Good points Unconvinced, I totally agre. There is also the issue where HDN does not always get the whole truth. What about doing a story as to why so many employees have left Northern since Dr. Jim Lambaugh has arrived on campus? Unless you do not want to step on toes....

unconvinced writes:

Mr. Kelleher, with all due respect sir, methinks you are mixed up. People may not be entitled to their own facts, but the HDN often colors, misinterprets and blatantly misrepresents things that your argument fails horribly. For example, you boldly state the HDN is not afraid to step on people's toes; but why don't you tell the public how your reporter (Schmidt) was verbally threatened by someone from Northern and refuses to report the threat of personal injury to the Police, let alone print it.

Willy writes:

John K you are incorrect.
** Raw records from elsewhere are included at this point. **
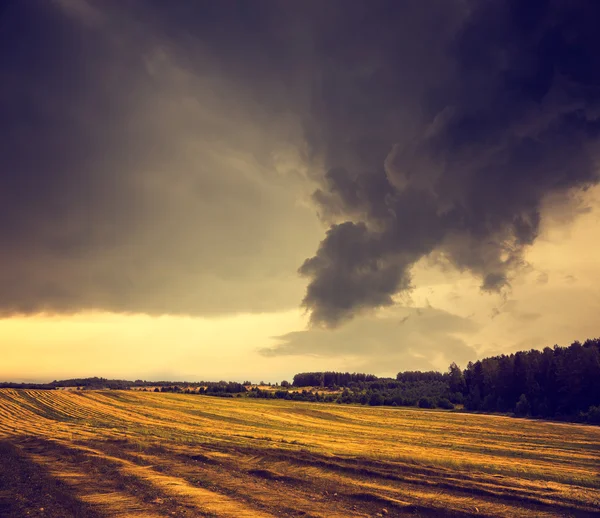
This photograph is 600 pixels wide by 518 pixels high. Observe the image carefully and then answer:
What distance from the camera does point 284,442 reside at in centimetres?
3375

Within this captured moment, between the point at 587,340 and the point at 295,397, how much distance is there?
86.1 meters

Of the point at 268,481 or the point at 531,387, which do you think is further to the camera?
the point at 531,387

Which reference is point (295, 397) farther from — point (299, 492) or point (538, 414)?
point (299, 492)

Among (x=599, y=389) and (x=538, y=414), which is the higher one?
(x=599, y=389)

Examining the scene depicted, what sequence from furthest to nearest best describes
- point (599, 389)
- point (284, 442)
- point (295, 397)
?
1. point (295, 397)
2. point (599, 389)
3. point (284, 442)

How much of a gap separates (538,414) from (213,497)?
8120 centimetres

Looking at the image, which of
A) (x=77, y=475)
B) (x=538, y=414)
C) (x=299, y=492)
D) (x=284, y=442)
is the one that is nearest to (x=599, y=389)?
(x=538, y=414)

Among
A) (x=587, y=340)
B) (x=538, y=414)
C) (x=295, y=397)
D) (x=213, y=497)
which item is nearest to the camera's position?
(x=213, y=497)

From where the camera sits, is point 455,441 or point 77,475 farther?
point 455,441

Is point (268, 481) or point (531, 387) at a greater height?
point (531, 387)

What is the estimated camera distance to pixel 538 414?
78.4 meters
I asked some questions and made comments in the case involving Steve Mills that were based entirely on the HDN article and you never put it on here. I understand the profanity and name calling. Still funny that the HDN likes to censor comments.

Despoticpeon writes:

This has been tabloid reporting at best. A sexual harassment case that you can pry open and turn into a dog and pony show for readers because it happened in a public institution and featured a convenient and high profile villain. And that's all fine really, but this op ed attempting to make HDN's efforts look like high minded muckraking is just sad.

jkelleherHDN writes:

Our policy on comments: People can have their opinions but not their own facts. People should comment on what was in the story. No name-calling. No obscenities. No allegation that someone has been involved in criminal activities. Leave that for law enforcement. No racism. If anyone has a question on why their post was not printed, call me at 265-6795 ext. 17. In case you haven't noticed, we are not afraid to step on people's toes. — John Kelleher, Havre Daily News

Slickboyboo writes:

I have to agree with Willie on this one. Is the Havre daily afraid to step on someones toes when an opinion is submitted that HDN doesn't agree with. How sad of a policy is that !

Willy writes:

You guys fight to get the truth, but you will not print opinions. Is that not contradictory.